Rate Limiting
Protect your tunnels from abuse and DoS attacks with request throttling
Overview
Rate Limiting policies control how many requests clients can make to your tunnel within a time window. Essential for API protection, preventing abuse, and ensuring fair resource usage.
Key Features
- • Per-IP rate limits
- • Global rate limits (all IPs combined)
- • Configurable time windows (second/minute/hour)
- • Burst allowance support
- • Custom response codes (429 or 503)
Configuration Schema
| Field | Type | Description |
|---|---|---|
| requests_per_minute | Number (required) | Maximum number of requests allowed per minute. This is the base rate limit. |
| burst | Number (optional) | Maximum burst size - extra requests allowed beyond the rate limit. Defaults to 2x requests_per_minute if not specified. |
| scope | String (optional) | How to apply the rate limit:
|
How It Works
- • Rate limiting uses a token bucket algorithm - requests consume tokens, tokens refill at the specified rate
- • Burst allows temporary spikes above the base rate (useful for handling traffic bursts)

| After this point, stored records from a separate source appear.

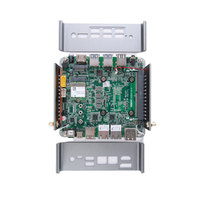 EVUC 11e generatie Intel Core I3 I5 Embedded Mini PC Dual 2.5G Lan Drievoudig beeldscherm Turbo Fan Koeler Industriële Computer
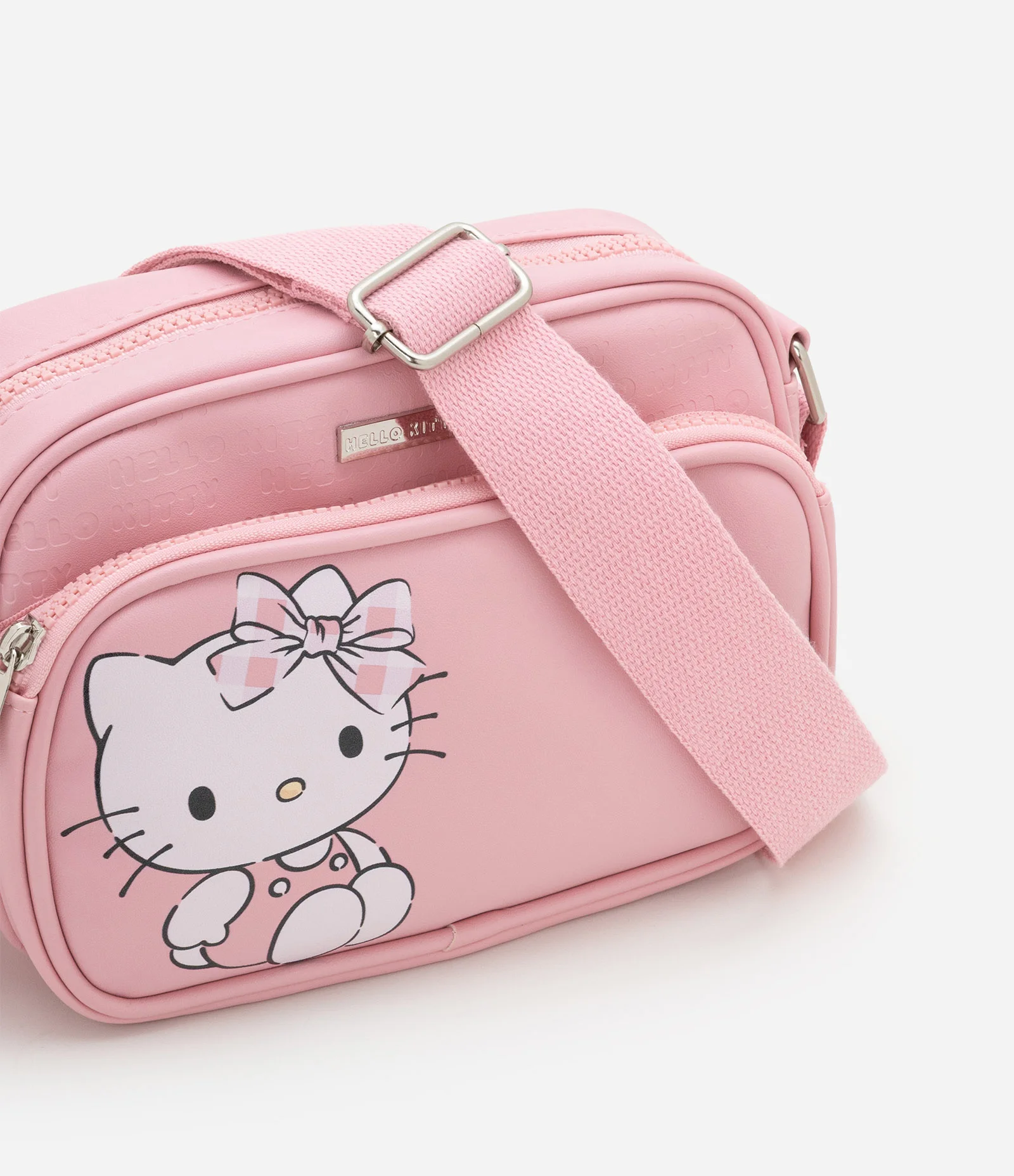 Bolsa Transversal Infantil com Estampa Hello Kitty - Tam Único Rosa 6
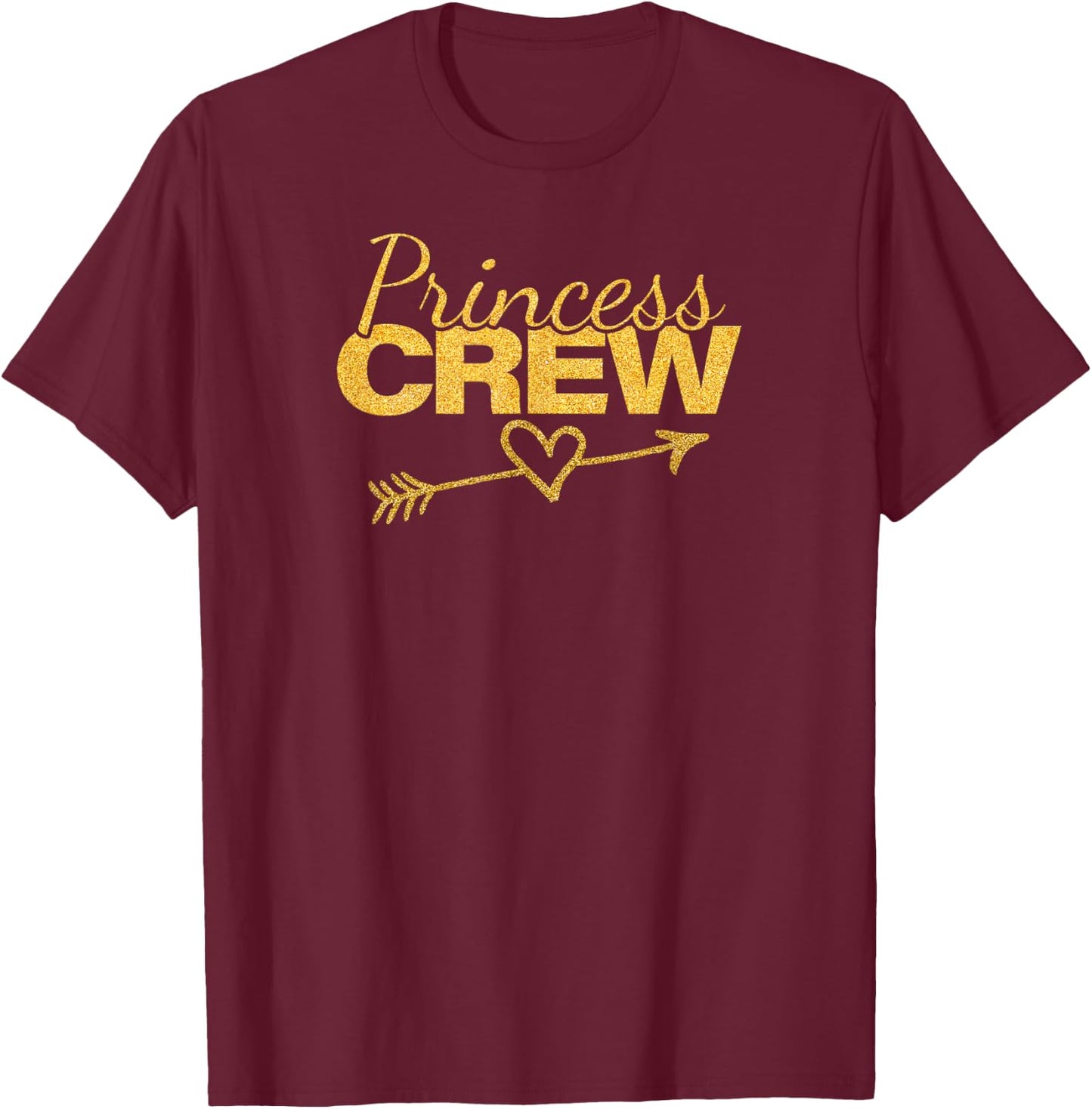 Princess Crew Group Family Reunion Girls Squad Women T-Shirt - T-Shirt | Maroon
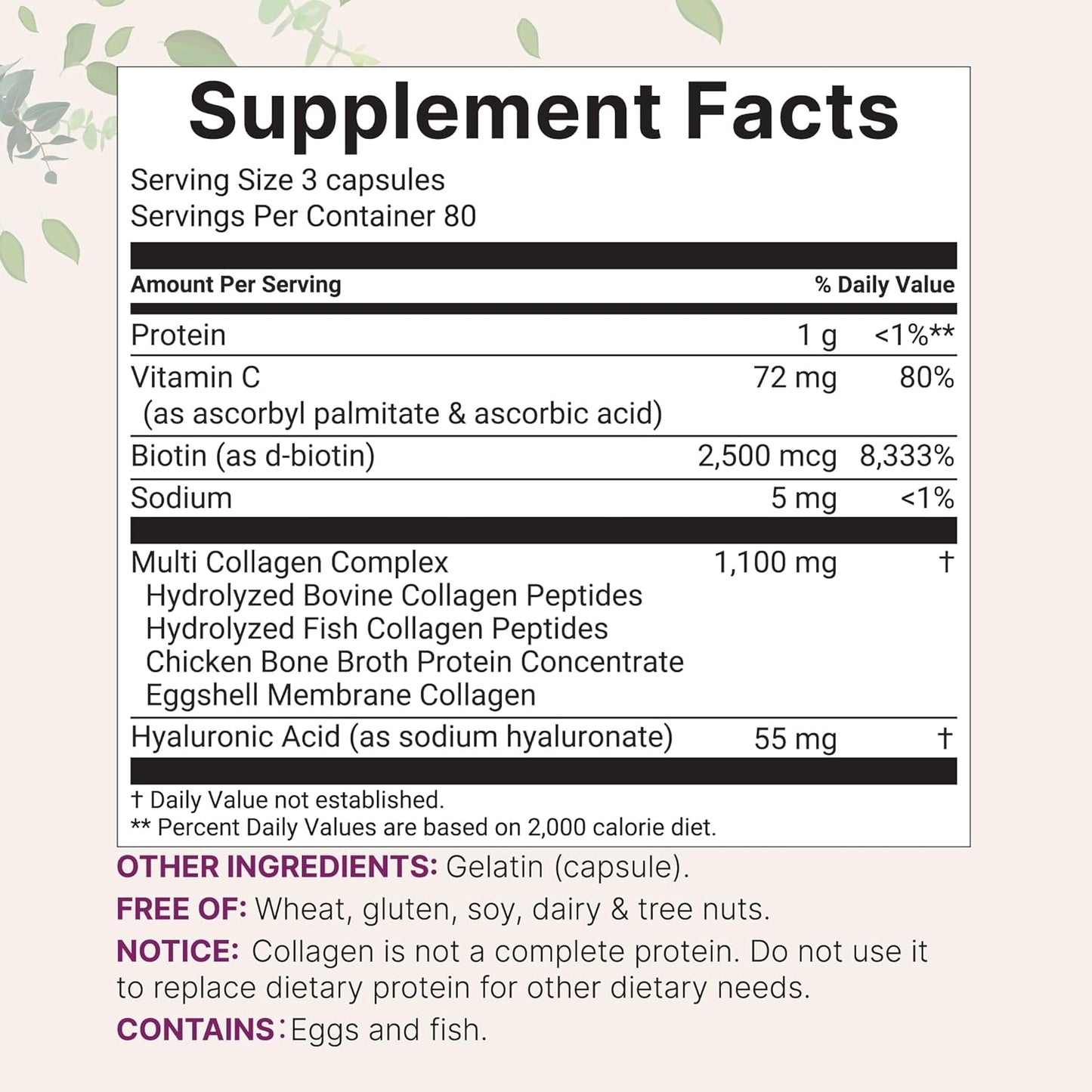 Five Types of Collagen. One Complete Solution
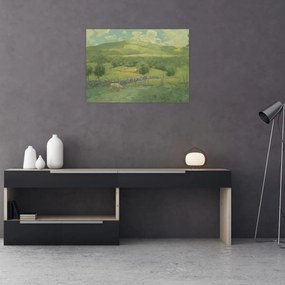 Sklenený obraz - Julian Alden Weir, Obweebetuck, reprodukcia (70x50 cm)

- • When the limit is exceeded, requests are blocked with a 429 Too Many Requests response
- • Limits are tracked separately based on the
scopesetting - • Rate limits are applied per minute (converted internally to requests per second)
Configuration Examples
Example 1: Standard API Rate Limit
{
"name": "Standard API Limits",
"per_ip_limit": {
"requests": 100,
"window": "minute",
"burst": 20
},
"response_code": 429,
"retry_after": 60
}Each IP can make 100 requests per minute, with a burst of 120.
Example 2: Strict DoS Protection
{
"name": "DoS Protection",
"per_ip_limit": {
"requests": 10,
"window": "second",
"burst": 0
},
"response_code": 503,
"retry_after": 1
}Very strict: 10 requests per second per IP, no burst allowed.
Example 3: Global Traffic Limiter
{
"name": "Global Traffic Cap",
"global_limit": {
"requests": 10000,
"window": "hour"
},
"response_code": 503,
"retry_after": 3600
}Cap total traffic at 10,000 requests per hour across all users.
Example 4: Generous Limits for Development
{
"name": "Development Limits",
"per_ip_limit": {
"requests": 1000,
"window": "minute",
"burst": 100
},
"response_code": 429,
"retry_after": 10
}Generous limits for testing: 1000/min + 100 burst.
Example 5: Combined IP + Global Limits
{
"name": "Balanced Protection",
"per_ip_limit": {
"requests": 60,
"window": "minute"
},
"global_limit": {
"requests": 5000,
"window": "minute"
},
"response_code": 429,
"retry_after": 60
}60/min per IP, 5000/min globally (protects both individual abuse and total load).
Response Headers
When rate limiting is active, NGSRV includes standard rate limit headers:
HTTP/1.1 429 Too Many Requests X-RateLimit-Limit: 100 X-RateLimit-Remaining: 0 X-RateLimit-Reset: 1614556860 Retry-After: 60
| Header | Description |
|---|---|
| X-RateLimit-Limit | Total requests allowed in window |
| X-RateLimit-Remaining | Requests remaining in current window |
| X-RateLimit-Reset | Unix timestamp when limit resets |
| Retry-After | Seconds until requests allowed again |
Common Use Cases
API Protection
Prevent API abuse and ensure fair usage among clients.
DoS Prevention
Protect against denial-of-service attacks and traffic spikes.
Resource Management
Control backend load by limiting incoming request rate.
Cost Control
Prevent unexpected costs from runaway API usage.
Scraper Protection
Block aggressive scrapers and bots with strict per-IP limits.
How to Use
Step 1: Create Policy
Go to Dashboard → Security → Rate Limiting
- Click "Create Policy"
- Enter policy name and description
- Configure per-IP limits (requests/window/burst)
- Optionally configure global limits
- Choose response code (429 or 503)
- Save the policy
Step 2: Apply to Tunnel
ngsrv http 3000 --policy ngsrv_rate_ABC123Step 3: Test Rate Limits
# Test with curl in a loop
for i in {1..150}; do curl -w "\n" https://myapp.tnl.ngsrv.com; doneYou should see 429 responses after exceeding the limit.
Best Practices
✅ Start Conservative
Begin with stricter limits and relax them based on real usage patterns.
✅ Use 429 Status Code
429 is the standard HTTP status for rate limiting, most clients handle it correctly.
✅ Allow Reasonable Bursts
Burst allowance handles legitimate traffic spikes gracefully.
⚠️ Monitor and Adjust
Check audit logs regularly to ensure limits aren't blocking legitimate users.
💡 Combine with WAF
Use rate limiting together with WAF rules for comprehensive protection.